Seitenauszug.
**********

Europa sucht nach Handlungsfähigkeit
Die GSVP jenseits von Symbolpolitik
Bisher muss eine nüchterne Bilanz gezogen werden: Die ESVP-Operationen sind zwar zahlreich, aber überwiegend von symbolischer Größe und heben die Fähigkeitenlücke der EU hervor. Dies soll mit den neuen Instrumenten des Lissabonner Vertrags geändert werden: dem Europäischen Auswärtigen Dienst und der Ständigen Strukturierten Zusammenarbeit.
Mit Operationen auf dem Balkan, in Afrika und vor der Küste Somalias verbindet die EU den Anspruch, im Rahmen der Europäischen Sicherheits- und Verteidigungspolitik (ESVP) als sicherheitspolitischer Akteur international handlungsfähig zu sein. Doch gelang es selbst bei diesen eher kleinen, symbolischen Operationen nur nach schwierigen Verhandlungen, die notwendigen Fähigkeiten zusammenzustellen.
Die Entwicklung der ESVP wird von der EU als eine ihrer großen Erfolgsgeschichten dargestellt. Erst 1999 begründet, beansprucht sie mit über 20 zivilen und militärischen Operationen „eine immer wichtigere Rolle in der Krisen- und Konfliktbewältigung“, so ihr Umsetzungsbericht zur Europäischen Sicherheitsstrategie (2008). Beispielhaft führt sie ihre Übernahme des Krisenmanagements auf dem Westlichen Balkan sowie eine führende Rolle bei der Pirateriebekämpfung am Horn von Afrika an und sieht sich als Schlüsselakteur bei den Verhandlungen um den Georgien Krieg im Sommer 2008. Zumindest auf dem Papier unterhält sie einen Streitkräftekatalog mit dem Anspruch, militärische Operationen höchster Intensität und mit bis zu 60 000 Soldaten durchzuführen. Für kleinere Einsätze stehen zwei multinationale EU-Battlegroups bereit, die innerhalb weniger Tage einsatzbereit sein sollen.
Trotz dieser Erfolgsmeldungen ist eine nüchterne Bestandsaufnahme der ESVP dringend notwendig: 16 Operationen waren mit einem Umfang von weniger als 500 Soldaten und zivilen Kräften eher symbolischer Natur. Selbst die sechs EU-Operationen mit 1000 bis 7000 Soldaten sind im Vergleich zu denen der NATO wie etwa KFOR mit zeitweise mehr als 50 000 oder ISAF in Afghanistan mit ca. 89 000 Soldaten (März 2010) noch als klein einzustufen.
Und dennoch bedeuteten sie für die EU bei der Kräftegenerierung eine kaum zu bewältigende Herausforderung. Vor jedem Einsatz mussten die benötigten Kräfte ad hoc zusammengestellt werden, sodass mühsame, oft monatelange Verhandlungen notwendig waren. So war der bislang größte autonome militärische EU-Einsatz, EUFOR Tschad/Zentralafrikanische Republik 2008/09 (ca. 3700 Soldaten), nur möglich, weil Frankreich mehr als die Hälfte der Truppen stellte, die teilnehmenden Staaten über das SALIS-Abkommen auf gemietete ukrainische Transportflugzeuge zurückgreifen konnten und Russland sich mit Hubschraubern beteiligte.

**********

Vorliegende Angaben.
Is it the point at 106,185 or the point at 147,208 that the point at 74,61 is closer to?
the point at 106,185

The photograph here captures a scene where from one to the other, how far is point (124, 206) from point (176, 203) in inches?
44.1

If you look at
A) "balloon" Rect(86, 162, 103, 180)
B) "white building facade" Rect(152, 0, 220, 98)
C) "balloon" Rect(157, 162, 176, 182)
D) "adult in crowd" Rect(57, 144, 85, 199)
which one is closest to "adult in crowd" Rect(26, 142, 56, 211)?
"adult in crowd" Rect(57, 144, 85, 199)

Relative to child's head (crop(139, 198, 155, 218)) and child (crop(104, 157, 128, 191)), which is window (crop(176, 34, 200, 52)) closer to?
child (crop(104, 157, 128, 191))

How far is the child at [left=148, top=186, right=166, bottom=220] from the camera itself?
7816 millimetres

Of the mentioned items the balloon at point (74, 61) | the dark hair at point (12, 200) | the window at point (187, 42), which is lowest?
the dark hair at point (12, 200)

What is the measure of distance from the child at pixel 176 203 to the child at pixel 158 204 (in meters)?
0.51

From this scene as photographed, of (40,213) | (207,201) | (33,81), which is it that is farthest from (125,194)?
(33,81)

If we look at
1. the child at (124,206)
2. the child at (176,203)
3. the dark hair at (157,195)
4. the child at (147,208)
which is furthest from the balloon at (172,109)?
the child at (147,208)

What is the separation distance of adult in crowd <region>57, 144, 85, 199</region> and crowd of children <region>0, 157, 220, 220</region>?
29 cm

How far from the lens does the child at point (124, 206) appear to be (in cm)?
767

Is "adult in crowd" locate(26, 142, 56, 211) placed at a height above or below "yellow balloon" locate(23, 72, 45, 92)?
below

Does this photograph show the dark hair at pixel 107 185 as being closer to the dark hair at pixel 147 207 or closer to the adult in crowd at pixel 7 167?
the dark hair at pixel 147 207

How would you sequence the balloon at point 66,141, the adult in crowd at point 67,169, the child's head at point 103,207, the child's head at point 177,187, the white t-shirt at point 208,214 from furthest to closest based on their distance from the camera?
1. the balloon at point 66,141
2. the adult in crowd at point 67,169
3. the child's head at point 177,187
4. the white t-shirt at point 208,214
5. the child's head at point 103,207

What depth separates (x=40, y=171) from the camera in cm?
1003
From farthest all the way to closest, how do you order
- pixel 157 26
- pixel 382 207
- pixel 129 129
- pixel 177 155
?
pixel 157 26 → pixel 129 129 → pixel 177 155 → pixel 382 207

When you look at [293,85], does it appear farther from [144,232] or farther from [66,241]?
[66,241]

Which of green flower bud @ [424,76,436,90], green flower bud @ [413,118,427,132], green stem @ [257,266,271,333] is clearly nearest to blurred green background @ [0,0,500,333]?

**********

Zu erledigende Aufgaben.
1. Tausche im Seitenauszug in der Passage von "Und dennoch bedeuteten" bis einschließlich "mit Hubschraubern beteiligte." den Ausdruck "monatelange" gegen "wochenlange" aus und gib die Passage so wieder.
2. Fasse den Seitenauszug in drei Sätzen zusammen.

Lösungen im Überblick.
1.
Und dennoch bedeuteten sie für die EU bei der Kräftegenerierung eine kaum zu bewältigende Herausforderung. Vor jedem Einsatz mussten die benötigten Kräfte ad hoc zusammengestellt werden, sodass mühsame, oft wochenlange Verhandlungen notwendig waren. So war der bislang größte autonome militärische EU-Einsatz, EUFOR Tschad/Zentralafrikanische Republik 2008/09 (ca. 3700 Soldaten), nur möglich, weil Frankreich mehr als die Hälfte der Truppen stellte, die teilnehmenden Staaten über das SALIS-Abkommen auf gemietete ukrainische Transportflugzeuge zurückgreifen konnten und Russland sich mit Hubschraubern beteiligte.

2. Die EU stellt die erst 1999 begründete ESVP mit über 20 zivilen und militärischen Operationen als eine ihrer großen Erfolgsgeschichten dar. 16 dieser Operationen waren mit weniger als 500 Soldaten und zivilen Kräften jedoch eher symbolisch, und selbst die sechs größeren Einsätze mit 1000 bis 7000 Soldaten sind im Vergleich zu NATO-Operationen wie KFOR oder ISAF klein. Vor jedem Einsatz mussten die Kräfte ad hoc in oft monatelangen Verhandlungen zusammengestellt werden, was die neuen Instrumente des Lissabonner Vertrags, der Europäische Auswärtige Dienst und die Ständige Strukturierte Zusammenarbeit, ändern sollen.